Metadata-Version: 2.1
Name: spmf-wrapper
Version: 0.2.0
Summary: Python Wrapper for SPMF
Home-page: https://github.com/AakashVasudevan/Py-SPMF
Author: Aakash Vasudevan
Author-email: Aakash.Vasudevan@gmail.com
Keywords: SPMF,pattern,mining
Classifier: Programming Language :: Python :: 3
Classifier: License :: OSI Approved :: GNU General Public License v3 (GPLv3)
Classifier: Operating System :: OS Independent
Requires-Python: >=3.6
Description-Content-Type: text/markdown
License-File: LICENSE

# SPMF
Python Wrapper for [SPMF Java library](http://www.philippe-fournier-viger.com/spmf).

## Information
This module contains python wrappers for pattern mining algorithms implemented in SPMF Java library.
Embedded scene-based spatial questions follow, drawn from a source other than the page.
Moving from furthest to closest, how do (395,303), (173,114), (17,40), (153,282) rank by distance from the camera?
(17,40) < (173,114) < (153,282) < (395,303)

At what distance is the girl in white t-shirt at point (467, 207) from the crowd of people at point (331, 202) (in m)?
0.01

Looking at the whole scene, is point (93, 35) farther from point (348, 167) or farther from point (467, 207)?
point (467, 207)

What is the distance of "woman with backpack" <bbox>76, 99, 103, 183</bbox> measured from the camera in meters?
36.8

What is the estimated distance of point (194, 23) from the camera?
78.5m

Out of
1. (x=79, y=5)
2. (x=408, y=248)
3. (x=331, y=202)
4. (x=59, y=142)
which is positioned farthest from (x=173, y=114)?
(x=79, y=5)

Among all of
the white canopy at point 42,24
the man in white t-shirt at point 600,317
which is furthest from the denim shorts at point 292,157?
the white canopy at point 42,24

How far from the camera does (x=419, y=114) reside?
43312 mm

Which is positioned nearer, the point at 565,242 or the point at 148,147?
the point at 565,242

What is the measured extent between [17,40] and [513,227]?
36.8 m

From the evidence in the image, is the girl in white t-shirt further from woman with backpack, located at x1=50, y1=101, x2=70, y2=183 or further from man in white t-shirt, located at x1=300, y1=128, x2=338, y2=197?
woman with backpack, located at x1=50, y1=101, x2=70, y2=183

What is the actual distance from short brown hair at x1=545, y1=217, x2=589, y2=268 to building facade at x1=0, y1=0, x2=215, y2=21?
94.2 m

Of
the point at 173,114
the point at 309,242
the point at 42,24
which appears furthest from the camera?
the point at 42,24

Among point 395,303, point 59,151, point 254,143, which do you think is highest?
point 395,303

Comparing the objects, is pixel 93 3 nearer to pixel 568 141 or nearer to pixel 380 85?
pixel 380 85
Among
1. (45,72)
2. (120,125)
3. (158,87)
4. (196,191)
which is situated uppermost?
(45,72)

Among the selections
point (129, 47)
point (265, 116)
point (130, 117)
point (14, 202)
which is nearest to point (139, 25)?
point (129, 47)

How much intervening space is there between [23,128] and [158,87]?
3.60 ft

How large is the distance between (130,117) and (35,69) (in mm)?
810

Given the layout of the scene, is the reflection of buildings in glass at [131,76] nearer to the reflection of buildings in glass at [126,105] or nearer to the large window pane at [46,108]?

Each algorithm is implemented as a standalone Python class with fully descriptive and tested APIs. It also provides native support for Pandas dataframes.

Why? If you're in a Python pipeline, it might be cumbersome to use Java as an intermediate step. Using `spmf-wrapper` you can stay in your pipeline as though Java is never used at all.

## Installation
[`pip install spmf-wrapper`](https://pypi.org/project/spmf-wrapper/)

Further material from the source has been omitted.